Britain has been enjoying a resilient jobs market, with near-record levels of employment, but there are fears the good times are over. Unemployment stood at 5.8 per cent in September but OECD forecasts suggest it could reach 8.2 per cent by 2010.


PUBLIC DEBT
This has been relatively high in Germany for decades, currently standing at an alarming 65 per cent of GDP or £1.1trillion. This helps to explain why the government of Chancellor Angela Merkel is so anxious to reduce the burden on the economy.

In Britain, public debt is relatively low compared with many other European nations. But at 44 per cent of output, or £616billion, gross debt is still a worry and is set to grow.


PUBLIC SPENDING
Despite its reputation for bloated government, Germany's public spending actually consumes a slightly smaller share of the economy than in Britain, at 43.8 per cent of GDP last year.

In Britain, public spending has been soaring under Labour, though the Treasury's latest plans envisage a sharp slowdown in growth.
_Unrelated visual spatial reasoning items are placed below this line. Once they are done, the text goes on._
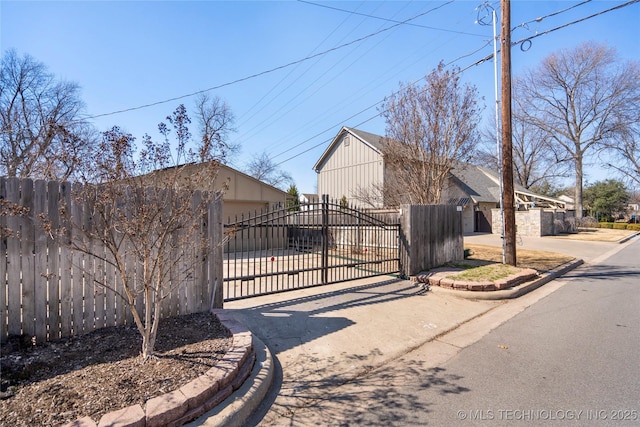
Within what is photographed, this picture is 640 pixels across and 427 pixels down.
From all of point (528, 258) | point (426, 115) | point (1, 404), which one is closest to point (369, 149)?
point (426, 115)

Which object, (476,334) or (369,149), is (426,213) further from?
(369,149)

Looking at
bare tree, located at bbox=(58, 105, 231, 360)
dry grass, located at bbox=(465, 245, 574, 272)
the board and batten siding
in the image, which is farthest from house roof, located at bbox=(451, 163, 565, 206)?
bare tree, located at bbox=(58, 105, 231, 360)

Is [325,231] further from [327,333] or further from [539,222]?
[539,222]

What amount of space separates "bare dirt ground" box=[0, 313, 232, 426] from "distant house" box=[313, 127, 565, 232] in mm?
13412

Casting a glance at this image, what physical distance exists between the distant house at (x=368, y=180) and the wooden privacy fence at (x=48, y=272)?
1339 cm

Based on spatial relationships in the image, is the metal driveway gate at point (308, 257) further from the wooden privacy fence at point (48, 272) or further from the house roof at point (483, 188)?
the house roof at point (483, 188)

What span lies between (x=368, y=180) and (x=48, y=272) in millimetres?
19192

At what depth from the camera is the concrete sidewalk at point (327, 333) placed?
2.96 meters

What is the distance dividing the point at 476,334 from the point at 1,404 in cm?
520

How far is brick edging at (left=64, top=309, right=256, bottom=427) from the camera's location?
2230 millimetres

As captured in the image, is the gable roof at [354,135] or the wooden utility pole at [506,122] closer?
the wooden utility pole at [506,122]

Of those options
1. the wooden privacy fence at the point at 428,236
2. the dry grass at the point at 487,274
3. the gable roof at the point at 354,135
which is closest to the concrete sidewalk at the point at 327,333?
the dry grass at the point at 487,274

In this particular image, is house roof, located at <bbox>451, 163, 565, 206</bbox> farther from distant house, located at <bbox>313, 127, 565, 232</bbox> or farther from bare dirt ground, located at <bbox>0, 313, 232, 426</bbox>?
bare dirt ground, located at <bbox>0, 313, 232, 426</bbox>

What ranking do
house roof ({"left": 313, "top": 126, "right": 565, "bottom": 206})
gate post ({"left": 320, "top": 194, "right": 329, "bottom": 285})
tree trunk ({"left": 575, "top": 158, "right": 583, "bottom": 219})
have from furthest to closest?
tree trunk ({"left": 575, "top": 158, "right": 583, "bottom": 219}), house roof ({"left": 313, "top": 126, "right": 565, "bottom": 206}), gate post ({"left": 320, "top": 194, "right": 329, "bottom": 285})
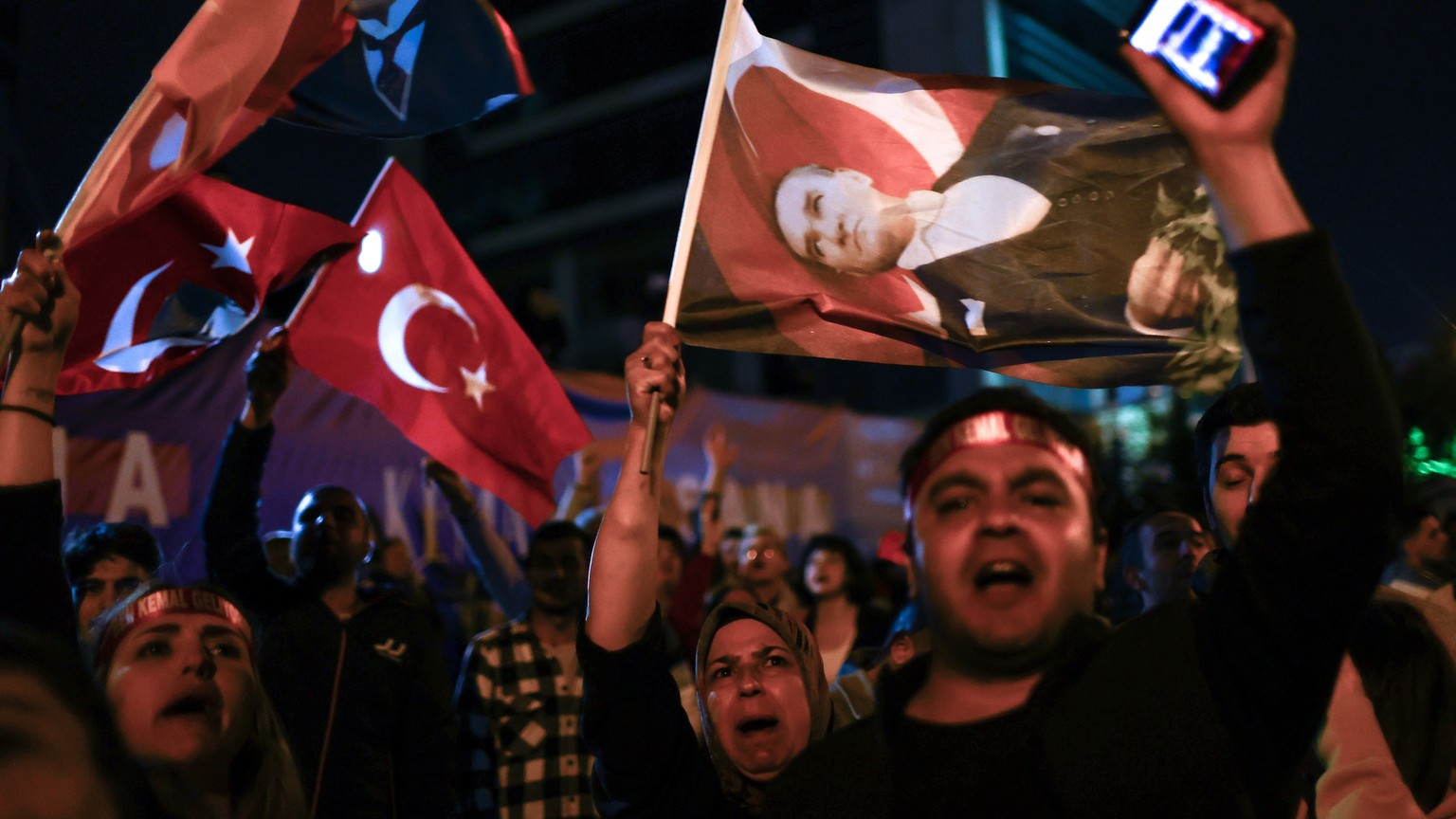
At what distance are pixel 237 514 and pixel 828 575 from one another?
2876 mm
Spending was 44.4 per cent of GDP last year.


TAX TAKE
Germany is roughly comparable with that of the UK, at nearly 44 per cent of GDP. Its top rate of income tax is 45pc, but there are additional levies.

British Government revenue amounts to 42pc of GDP, or nearly £550billion according to latest figures. Following the Pre-Budget Report the UK is introducing a new 45pc top rate of tax, putting it in a similar position to Germany.


INFLATION
Germany: Has been running at half UK rate lately, in part because consumers are sheltered from swingeing increases in utility bills. Inflation rose 2.5 per cent in October.

UK: Inflation is slowing, with some warning of deflation, but it remains high. Inflation was recorded at 4.5 per cent in October.


TRADE BALANCE
Germany: Its world-beating manufacturing sector has ensured Germany runs a comfortable trade surplus. This was recorded at £15billion in October. But with world demand declining sharply, Germany will not be immune from world recession.

Britain has consistently run trade deficits in recent years as we suck in more goods than we export. The gap stood at £3.9billion in October.


HOUSING MARKET
The German housing market has been in a state of perpetual stagnation in recent years with property values currently at around £150,000.

Property is Britain's Achilles heel, soaring to hyper-inflated levels in a decade-long surge that ended last year. In November the annual fall was recorded at 16 per cent by Halifax, and few expect the slide to abate soon.